Flossbach – Unilever’s 12th largest shareholder – likened the disastrous bid to Reckitt Benckiser’s much-criticised takeover of Mead Johnson in 2017. Flossbach told The Mail on Sunday: ‘Unilever should stay focused on their core competence, which is not [over the counter] pharmaceuticals.
‘Reckitt Benckiser’s acquisition of Mead Johnson Nutrition showed the risks of leaving your circle of competence. In the end, it cost the CEO his job.’
Reckitt Benckiser, which sells Dettol and Durex, saw £10billion written off the baby formula company Mead Johnson which it had bought for $17billion (£12.5billion).
Chief executive Rakesh Kapoor ended up retiring.
Fund veteran Terry Smith also called on the group to focus on its own performance before embarking on a large acquisition. Smith, who stopped short of calling for Jope’s head, described the proposed deal as a ‘near death experience’.
Several major investors told The Mail on Sunday they met privately with Unilever last week and expressed concerns about the takeover attempt.

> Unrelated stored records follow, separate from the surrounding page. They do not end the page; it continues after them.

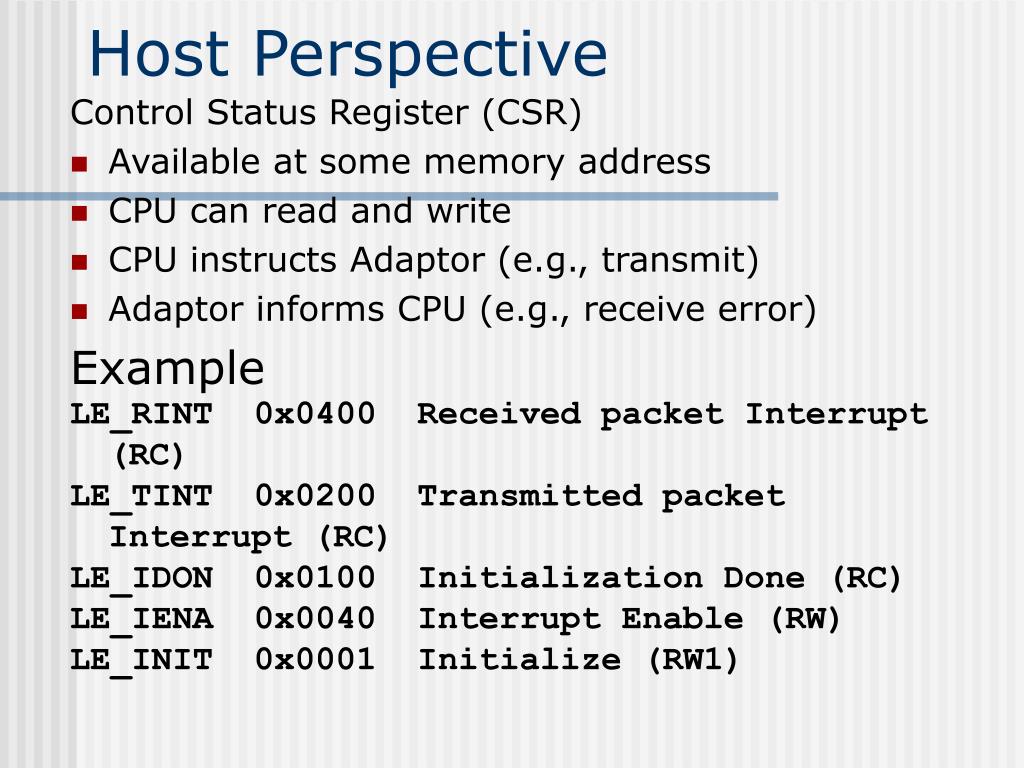 Host Perspective

Control Status Register (CSR)

- Available at some memory address
- CPU can read and write
- CPU instructs Adaptor (e.g., transmit)
- Adaptor informs CPU (e.g., receive error)

Example

LE_RINT 0x0400 Received packet Interrupt (RC)
LE_TINT 0x0200 Transmitted packet Interrupt (RC)
LE_IDON 0x0100 Initialization Done (RC)
LE_IENA 0x0040 Interrupt Enable (RW)
LE_INIT 0x0001 Initialize (RW1)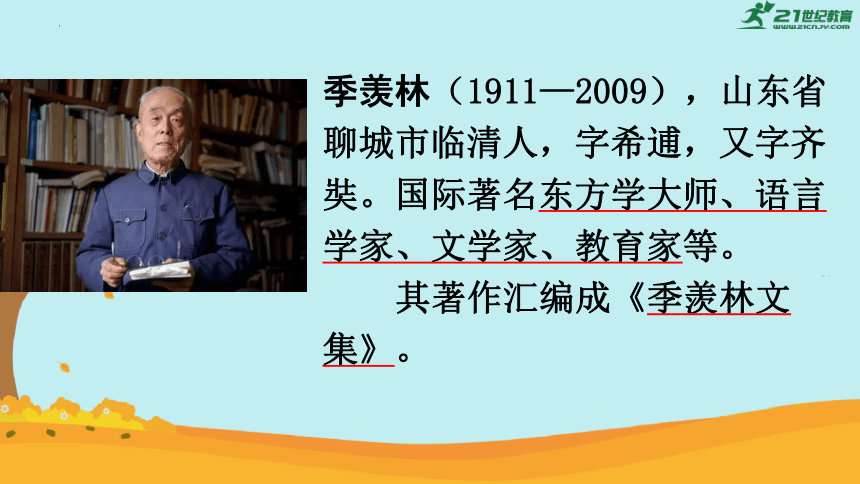 21世纪教育
www.21cnjy.com

季羡林（1911—2009），山东省聊城市临清人，字希逋，又字齐奘。国际著名东方学大师、语言学家、文学家、教育家等。

其著作汇编成《季羡林文集》。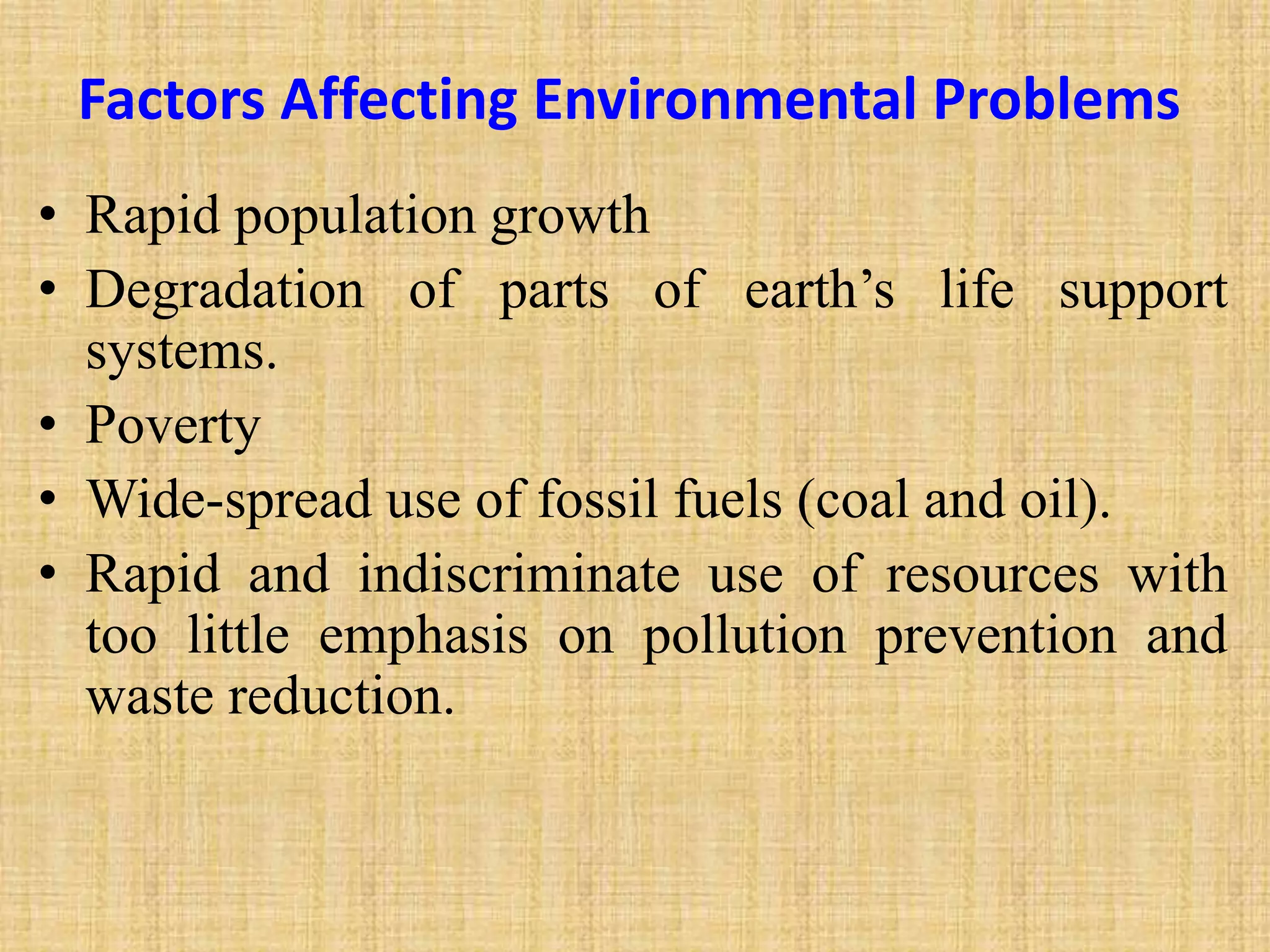 Factors Affecting Environmental Problems

• Rapid population growth
• Degradation of parts of earth’s life support systems.
• Poverty
• Wide-spread use of fossil fuels (coal and oil).
• Rapid and indiscriminate use of resources with too little emphasis on pollution prevention and waste reduction.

But some analysts said Jope should not be singled out, pointing to the board and senior bankers at Deutsche and Centerview Partners who were advising on the deal.
During the investor meetings, it is understood Jope explained which divisions have been earmarked for growth through acquisitions – including beauty, pet care and consumer health care.
He said they saw an opportunity to buy GSK’s consumer businesses as part of that strategy. Unilever declined to comment.